As many of us in the audience roused in song and tear-filled eyes with Iman Fandi’s beautiful rendition of Lee’s Bunga Sayang and took our phones out in unison to capture the fireworks over Marina Bay after Majullah Singapura, I couldn’t help but wonder what the results would be if we could channel part of that passion, belief and unity into our local stock market. Perhaps, SGX Group could send a marching contingent and sponsor an NDP song to lift the animal spirits. If this happens, I would recommend our own Papa Rock, Ramli Sarip.

When there are troubles to go through
I look around and start anew
For there’s comfort in the knowledge
That home’s about its people too

Ten years ago, in what was a landmark product that encouraged inclusion and long-term equity saving for retail investors, OCBC Bank launched the BCIP (Blue Chip Investment Plan) that allowed dollar-cost averaging. Investors could sign up to allocate a fixed monthly sum to be invested in their favourite blue chip. POSB followed suit with a product that linked to a whole basket via the STI ETF — a less risky proposition than buying a single stock. Regular savings plans for mutual funds are not an unusual concept but many investors — sometimes encouraged by their “advisors” or brokers — like to make bigger bets and time the market, often to their detriment.

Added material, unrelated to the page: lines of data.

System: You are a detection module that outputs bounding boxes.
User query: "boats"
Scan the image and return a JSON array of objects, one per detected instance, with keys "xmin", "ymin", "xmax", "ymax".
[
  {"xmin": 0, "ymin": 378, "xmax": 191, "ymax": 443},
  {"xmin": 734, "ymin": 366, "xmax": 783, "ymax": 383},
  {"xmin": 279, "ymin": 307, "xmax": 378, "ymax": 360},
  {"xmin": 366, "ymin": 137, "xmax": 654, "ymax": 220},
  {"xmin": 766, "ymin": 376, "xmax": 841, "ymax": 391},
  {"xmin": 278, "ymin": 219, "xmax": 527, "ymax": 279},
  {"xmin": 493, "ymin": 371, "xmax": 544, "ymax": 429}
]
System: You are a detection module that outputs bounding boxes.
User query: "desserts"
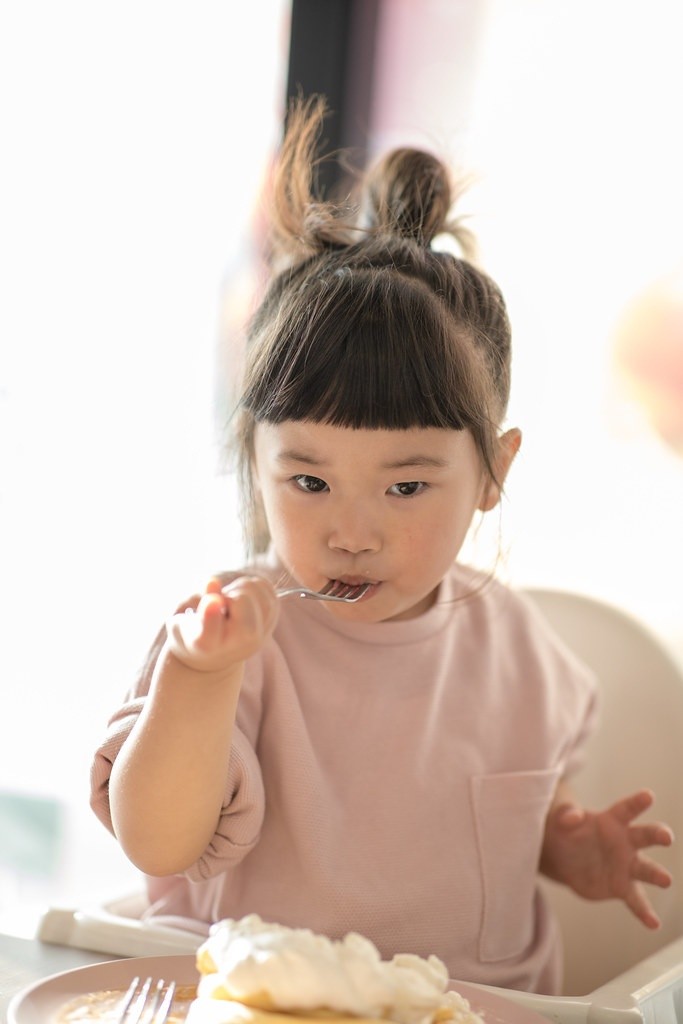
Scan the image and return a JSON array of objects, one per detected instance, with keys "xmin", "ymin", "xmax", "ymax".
[{"xmin": 192, "ymin": 913, "xmax": 483, "ymax": 1023}]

More often than not, many investors have no time or cannot afford blue chips. Instead, they invest in risky penny stocks, cryptos or foreign stocks and then get burned. For an investor who can set aside, say, $100 for stocks, a regular savings plan was an opportunity to build long-term equity safely while channelling savings capital into our stock market although I am not sure of the take-up rates or how the schemes have grown since.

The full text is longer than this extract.